Laboratory of Data Modelling
A.Y. 2020/2021
Learning objectives
The course will provide the student with tools to interpret physical data in a statistically correct way with suitable models, also with the help of hands-on exercises, The course combines aspects of data science with physical modelling.
Expected learning outcomes
The student will be able to build quantitative models starting form a set of physics (or other) data, to estimate their reliability and to build null models.
Lesson period: Second semester
Assessment methods: Esame
Assessment result: voto verbalizzato in trentesimi
Single course
This course cannot be attended as a single course. Please check our list of single courses to find the ones available for enrolment.
Course syllabus and organization
Single session
Responsible
Lesson period
Second semester
The teaching will be delivered entirely remotely in the event of mobility limitations related to the health emergency. In this case the lessons will be held in virtual classrooms (zoom platform) in synchronous connection, with the possibility of real-time interaction between students and the teacher. The teaching material used for the delivery of the lessons will be made available to students.
Course syllabus
The course program will be based on a series of experiments based on a rigorous statistical model of physical problem. Each experiment will be self-contained and will last approximately 9-12 lab hours, during which the students will need to interact the the data (generally taken from large scientific datasets), formulate the physical interpretation, model the process of measurements in a statistical sound way, and write a program to perform the analysis.
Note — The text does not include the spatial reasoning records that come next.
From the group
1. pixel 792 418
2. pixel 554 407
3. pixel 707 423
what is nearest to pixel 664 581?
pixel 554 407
Each experiment will cover a different physical field.
Prerequisites for admission
The contents of the three-year degree physics and mathematics courses are considered indispensable. In addition, the contents of the course "Probabilità e statistica" will be frequently used. The laboratory experiments will be carried out using the Python 3 programming language.
Teaching methods
The course includes a series of lectures in which the necessary concepts are provided. Additionally, programming techniques in the Python language are also briefly introduced. Then, at the beginning of each experience, the physical problem that is intended to be solved is briefly described: this way the students are able to carry out the analysis independently.
Teaching Resources
David MacKay, "Information Theory, Inference, and Learning Algorithms", Cambridge University Press, 2003
Assessment methods and Criteria
During the lab hours, the students, divided into groups, will have to carry out the assigned task independently. The results obtained must then be presented by each group in a short report, which will be evaluated. The final evaluation will take into account the marks obtained by each student in the reports and the result of an oral exam (lasting approximately 45 minutes).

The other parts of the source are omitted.